ASSIGNED TASK
Counting only the lines below that contain the word "Training", what is the total? Give it with no other words.

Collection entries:
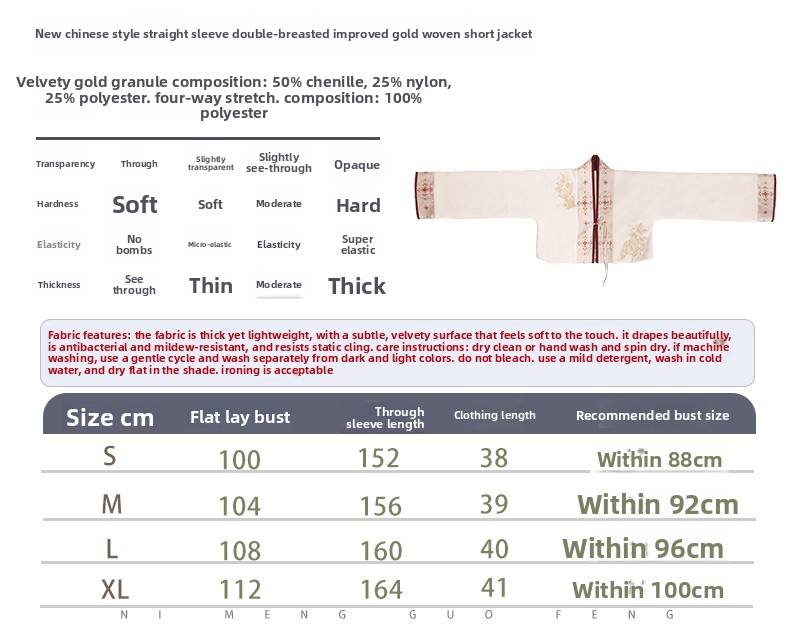 New chinese style straight sleeve double-breasted improved gold woven short jacket

Velvety gold granule composition: 50% chenille, 25% nylon, 25% polyester. four-way stretch. composition: 100% polyester

| Transparency | Through | Slightly transparent | Slightly see-through | Opaque |
|---|---|---|---|---|
| Hardness | Soft | Soft | Moderate | Hard |
| Elasticity | No bombs | Micro-elastic | Elasticity | Super elastic |
| Thickness | See through | Thin | Moderate | Thick |

Fabric features: the fabric is thick yet lightweight, with a subtle, velvety surface that feels soft to the touch. it drapes beautifully, is antibacterial and mildew-resistant, and resists static cling. care instructions: dry clean or hand wash and spin dry. if machine washing, use a gentle cycle and wash separately from dark and light colors. do not bleach. use a mild detergent, wash in cold water, and dry flat in the shade. ironing is acceptable

| Size cm | Flat lay bust | Through sleeve length | Clothing length | Recommended bust size |
|---|---|---|---|---|
| S | 100 | 152 | 38 | Within 88cm |
| M | 104 | 156 | 39 | Within 92cm |
| L | 108 | 160 | 40 | Within 96cm |
| XL | 112 | 164 | 41 | Within 100cm |

N I M E N G G U O F E N G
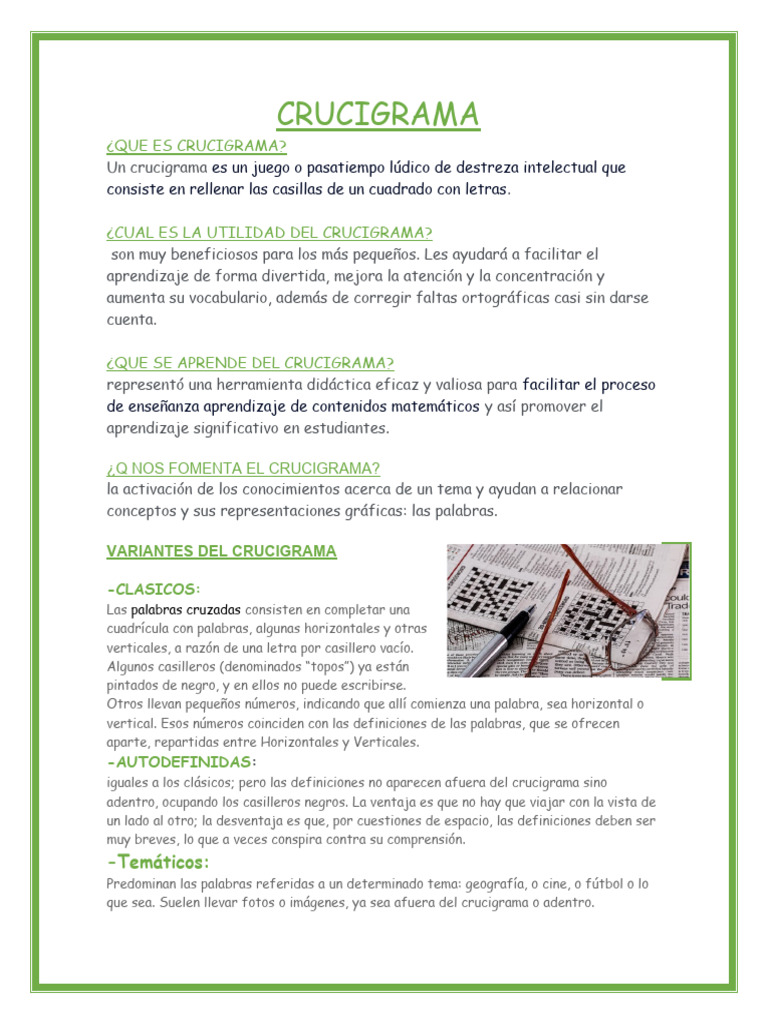 CRUCIGRAMA

¿QUE ES CRUCIGRAMA?

Un crucigrama es un juego o pasatiempo lúdico de destreza intelectual que consiste en rellenar las casillas de un cuadrado con letras.

¿CUAL ES LA UTILIDAD DEL CRUCIGRAMA?

son muy beneficiosos para los más pequeños. Les ayudará a facilitar el aprendizaje de forma divertida, mejora la atención y la concentración y aumenta su vocabulario, además de corregir faltas ortográficas casi sin darse cuenta.

¿QUE SE APRENDE DEL CRUCIGRAMA?

representó una herramienta didáctica eficaz y valiosa para facilitar el proceso de enseñanza aprendizaje de contenidos matemáticos y así promover el aprendizaje significativo en estudiantes.

¿Q NOS FOMENTA EL CRUCIGRAMA?

la activación de los conocimientos acerca de un tema y ayudan a relacionar conceptos y sus representaciones gráficas: las palabras.

VARIANTES DEL CRUCIGRAMA

-CLASICOS:

Las palabras cruzadas consisten en completar una cuadrícula con palabras, algunas horizontales y otras verticales, a razón de una letra por casillero vacío. Algunos casilleros (denominados "topos") ya están pintados de negro, y en ellos no puede escribirse. Otros llevan pequeños números, indicando que allí comienza una palabra, sea horizontal o vertical. Esos números coinciden con las definiciones de las palabras, que se ofrecen aparte, repartidas entre Horizontales y Verticales.

-AUTODEFINIDAS:

iguales a los clásicos; pero las definiciones no aparecen afuera del crucigrama sino adentro, ocupando los casilleros negros. La ventaja es que no hay que viajar con la vista de un lado al otro; la desventaja es que, por cuestiones de espacio, las definiciones deben ser muy breves, lo que a veces conspira contra su comprensión.

-Temáticos:

Predominan las palabras referidas a un determinado tema: geografía, o cine, o fútbol o lo que sea. Suelen llevar fotos o imágenes, ya sea afuera del crucigrama o adentro.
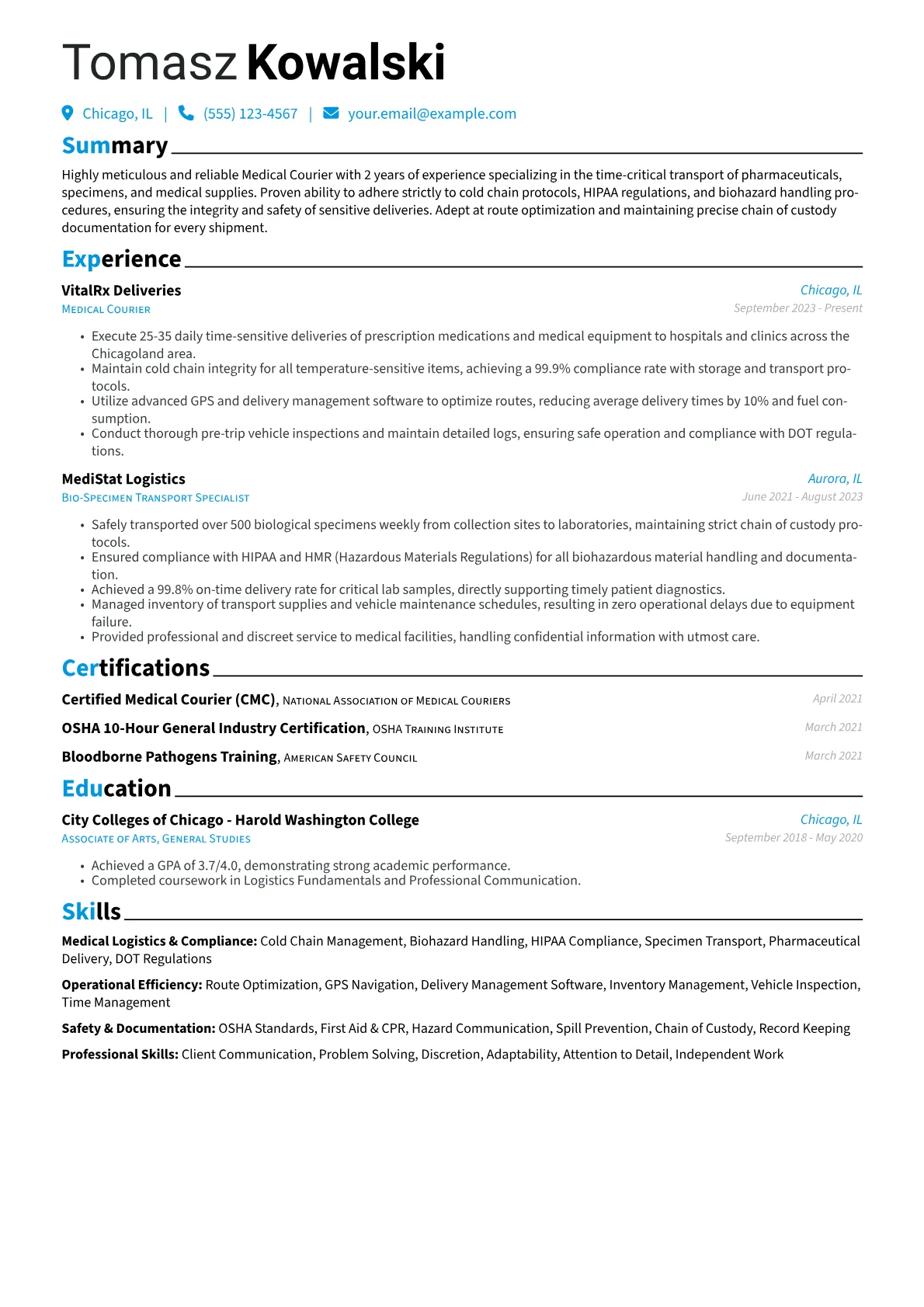 Tomasz Kowalski

Chicago, IL | (555) 123-4567 | your.email@example.com

Summary

Highly meticulous and reliable Medical Courier with 2 years of experience specializing in the time-critical transport of pharmaceuticals, specimens, and medical supplies. Proven ability to adhere strictly to cold chain protocols, HIPAA regulations, and biohazard handling procedures, ensuring the integrity and safety of sensitive deliveries. Adept at route optimization and maintaining precise chain of custody documentation for every shipment.

Experience

VitalRx Deliveries
Chicago, IL
Medical Courier
September 2023 - Present

• Execute 25-35 daily time-sensitive deliveries of prescription medications and medical equipment to hospitals and clinics across the Chicagoland area.
• Maintain cold chain integrity for all temperature-sensitive items, achieving a 99.9% compliance rate with storage and transport protocols.
• Utilize advanced GPS and delivery management software to optimize routes, reducing average delivery times by 10% and fuel consumption.
• Conduct thorough pre-trip vehicle inspections and maintain detailed logs, ensuring safe operation and compliance with DOT regulations.

MediStat Logistics
Aurora, IL
Bio-Specimen Transport Specialist
June 2021 - August 2023

• Safely transported over 500 biological specimens weekly from collection sites to laboratories, maintaining strict chain of custody protocols.
• Ensured compliance with HIPAA and HMR (Hazardous Materials Regulations) for all biohazardous material handling and documentation.
• Achieved a 99.8% on-time delivery rate for critical lab samples, directly supporting timely patient diagnostics.
• Managed inventory of transport supplies and vehicle maintenance schedules, resulting in zero operational delays due to equipment failure.
• Provided professional and discreet service to medical facilities, handling confidential information with utmost care.

Certifications

Certified Medical Courier (CMC), National Association of Medical Couriers
April 2021

OSHA 10-Hour General Industry Certification, OSHA Training Institute
March 2021

Bloodborne Pathogens Training, American Safety Council
March 2021

Education

City Colleges of Chicago - Harold Washington College
Chicago, IL
Associate of Arts, General Studies
September 2018 - May 2020

• Achieved a GPA of 3.7/4.0, demonstrating strong academic performance.
• Completed coursework in Logistics Fundamentals and Professional Communication.

Skills

Medical Logistics & Compliance: Cold Chain Management, Biohazard Handling, HIPAA Compliance, Specimen Transport, Pharmaceutical Delivery, DOT Regulations

Operational Efficiency: Route Optimization, GPS Navigation, Delivery Management Software, Inventory Management, Vehicle Inspection, Time Management

Safety & Documentation: OSHA Standards, First Aid & CPR, Hazard Communication, Spill Prevention, Chain of Custody, Record Keeping

Professional Skills: Client Communication, Problem Solving, Discretion, Adaptability, Attention to Detail, Independent Work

RESPONSE
2